SHORT TASK:
Rewrite all of the lines below, swapping every "conifer branch" for "pine branch" and keeping everything else unchanged, and leave the pictures out.

DATA LINES:
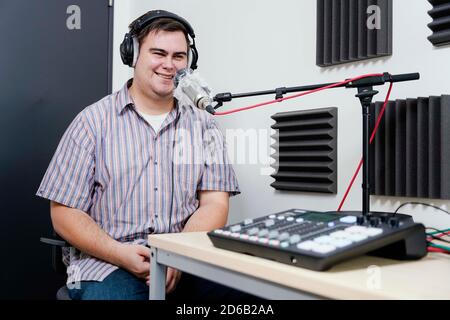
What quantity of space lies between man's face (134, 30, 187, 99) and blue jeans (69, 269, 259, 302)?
0.61 m

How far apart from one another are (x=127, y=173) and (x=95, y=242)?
237mm

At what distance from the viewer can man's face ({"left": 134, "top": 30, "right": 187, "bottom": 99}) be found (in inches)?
58.9

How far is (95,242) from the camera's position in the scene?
1259 mm

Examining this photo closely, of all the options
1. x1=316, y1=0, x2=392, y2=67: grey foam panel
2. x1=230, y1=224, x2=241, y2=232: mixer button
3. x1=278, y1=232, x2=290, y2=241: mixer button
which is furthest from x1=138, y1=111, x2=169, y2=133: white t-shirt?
x1=278, y1=232, x2=290, y2=241: mixer button

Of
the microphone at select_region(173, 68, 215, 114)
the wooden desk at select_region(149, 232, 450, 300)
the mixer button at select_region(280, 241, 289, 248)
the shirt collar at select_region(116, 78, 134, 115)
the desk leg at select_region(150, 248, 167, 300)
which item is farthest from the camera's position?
the shirt collar at select_region(116, 78, 134, 115)

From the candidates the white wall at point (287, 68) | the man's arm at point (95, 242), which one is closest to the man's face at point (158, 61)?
the white wall at point (287, 68)

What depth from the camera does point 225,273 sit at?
27.7 inches

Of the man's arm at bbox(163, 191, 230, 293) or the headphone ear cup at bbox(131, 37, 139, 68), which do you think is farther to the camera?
the headphone ear cup at bbox(131, 37, 139, 68)

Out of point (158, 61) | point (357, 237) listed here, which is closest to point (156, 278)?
point (357, 237)

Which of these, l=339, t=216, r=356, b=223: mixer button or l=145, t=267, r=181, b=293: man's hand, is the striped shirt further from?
l=339, t=216, r=356, b=223: mixer button

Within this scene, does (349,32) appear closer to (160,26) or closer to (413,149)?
(413,149)

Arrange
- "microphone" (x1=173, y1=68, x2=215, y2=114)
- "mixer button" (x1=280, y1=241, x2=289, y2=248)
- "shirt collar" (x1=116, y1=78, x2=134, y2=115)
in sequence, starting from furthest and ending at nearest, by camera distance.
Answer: "shirt collar" (x1=116, y1=78, x2=134, y2=115) < "microphone" (x1=173, y1=68, x2=215, y2=114) < "mixer button" (x1=280, y1=241, x2=289, y2=248)

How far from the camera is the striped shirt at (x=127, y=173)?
4.36ft
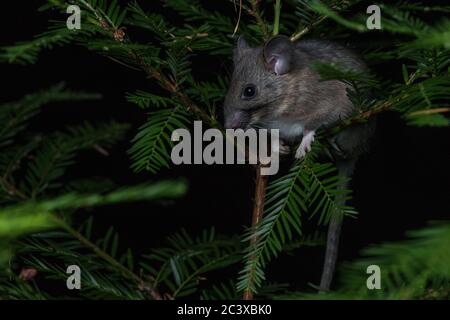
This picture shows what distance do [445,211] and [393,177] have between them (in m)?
0.30

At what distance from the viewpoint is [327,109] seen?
225cm

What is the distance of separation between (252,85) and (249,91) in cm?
3

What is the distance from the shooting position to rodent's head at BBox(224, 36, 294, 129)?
2.13 meters

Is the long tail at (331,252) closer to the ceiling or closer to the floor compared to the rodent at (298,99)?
closer to the floor

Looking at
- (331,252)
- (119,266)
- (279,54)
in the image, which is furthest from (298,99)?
(119,266)

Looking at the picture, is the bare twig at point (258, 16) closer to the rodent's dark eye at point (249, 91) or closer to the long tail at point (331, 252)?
the rodent's dark eye at point (249, 91)

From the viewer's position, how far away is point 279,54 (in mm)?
1983

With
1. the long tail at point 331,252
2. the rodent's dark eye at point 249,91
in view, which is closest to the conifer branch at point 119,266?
the long tail at point 331,252

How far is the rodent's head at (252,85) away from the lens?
2.13m

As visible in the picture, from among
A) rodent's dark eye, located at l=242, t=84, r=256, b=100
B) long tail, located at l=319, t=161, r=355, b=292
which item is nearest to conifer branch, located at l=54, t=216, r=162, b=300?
long tail, located at l=319, t=161, r=355, b=292

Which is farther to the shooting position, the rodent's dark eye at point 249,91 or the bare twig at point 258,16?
the rodent's dark eye at point 249,91

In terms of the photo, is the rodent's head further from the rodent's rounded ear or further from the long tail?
the long tail

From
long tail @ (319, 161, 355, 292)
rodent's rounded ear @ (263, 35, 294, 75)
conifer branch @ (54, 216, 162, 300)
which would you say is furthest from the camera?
long tail @ (319, 161, 355, 292)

RESULT:
What quantity of space lies between man's face (134, 30, 187, 99) and blue jeans (69, 269, 259, 302)?
0.61 m

How far apart from one another are (x=127, y=173) and (x=95, y=242)?
237mm

At what distance from the viewer can man's face ({"left": 134, "top": 30, "right": 187, "bottom": 99}) be found (in inches)?
58.9

How far is (95,242) from the camera's position in the scene?
1259 mm

Examining this photo closely, of all the options
1. x1=316, y1=0, x2=392, y2=67: grey foam panel
2. x1=230, y1=224, x2=241, y2=232: mixer button
3. x1=278, y1=232, x2=290, y2=241: mixer button
which is furthest from x1=138, y1=111, x2=169, y2=133: white t-shirt?
x1=278, y1=232, x2=290, y2=241: mixer button

Of
the microphone at select_region(173, 68, 215, 114)
the wooden desk at select_region(149, 232, 450, 300)
the mixer button at select_region(280, 241, 289, 248)
the shirt collar at select_region(116, 78, 134, 115)
the desk leg at select_region(150, 248, 167, 300)
which item is farthest from the camera's position?
the shirt collar at select_region(116, 78, 134, 115)

From the candidates the white wall at point (287, 68) | the man's arm at point (95, 242), which one is closest to the man's face at point (158, 61)?
the white wall at point (287, 68)

What depth from the camera does point 225,273 sit at?
27.7 inches

Of the man's arm at bbox(163, 191, 230, 293) or the headphone ear cup at bbox(131, 37, 139, 68), which do you think is farther to the camera?
the headphone ear cup at bbox(131, 37, 139, 68)

Out of point (158, 61) | point (357, 237) listed here, which is closest to point (156, 278)?
point (357, 237)

Which of these, l=339, t=216, r=356, b=223: mixer button or l=145, t=267, r=181, b=293: man's hand, is the striped shirt further from?
l=339, t=216, r=356, b=223: mixer button

Within this scene, does (349,32) appear closer to (160,26) or closer to (413,149)?
(413,149)

Arrange
- "microphone" (x1=173, y1=68, x2=215, y2=114)
- "mixer button" (x1=280, y1=241, x2=289, y2=248)
- "shirt collar" (x1=116, y1=78, x2=134, y2=115)
in sequence, starting from furthest and ending at nearest, by camera distance.
Answer: "shirt collar" (x1=116, y1=78, x2=134, y2=115) < "microphone" (x1=173, y1=68, x2=215, y2=114) < "mixer button" (x1=280, y1=241, x2=289, y2=248)

How far from the camera is the striped shirt at (x=127, y=173)?
4.36ft
This picture shows what distance do [445,211] and [393,177] have between them (in m)?
0.30

At what distance from the viewpoint is [327,109] seen?
225cm

What is the distance of separation between (252,85) and (249,91) in cm?
3

What is the distance from the shooting position to rodent's head at BBox(224, 36, 294, 129)?
2.13 meters

Is the long tail at (331,252) closer to the ceiling or closer to the floor compared to the rodent at (298,99)?
closer to the floor

Looking at
- (331,252)
- (119,266)
- (279,54)
in the image, which is furthest from (298,99)?
(119,266)

Looking at the picture, is the bare twig at point (258, 16) closer to the rodent's dark eye at point (249, 91) or closer to the long tail at point (331, 252)?
the rodent's dark eye at point (249, 91)

From the viewer's position, how far away is point 279,54 (in mm)?
1983

With
1. the long tail at point 331,252
2. the rodent's dark eye at point 249,91
in view, which is closest to the pine branch at point 119,266?
the long tail at point 331,252

How far is the rodent's head at (252,85) away from the lens?
2.13m

As visible in the picture, from among
A) rodent's dark eye, located at l=242, t=84, r=256, b=100
B) long tail, located at l=319, t=161, r=355, b=292
which item is nearest to pine branch, located at l=54, t=216, r=162, b=300?
long tail, located at l=319, t=161, r=355, b=292

Which is farther to the shooting position, the rodent's dark eye at point 249,91 or the bare twig at point 258,16?
the rodent's dark eye at point 249,91

In terms of the photo, is the rodent's head further from the rodent's rounded ear or further from the long tail?
the long tail

From
long tail @ (319, 161, 355, 292)
rodent's rounded ear @ (263, 35, 294, 75)
pine branch @ (54, 216, 162, 300)
which would you say is furthest from the camera?
long tail @ (319, 161, 355, 292)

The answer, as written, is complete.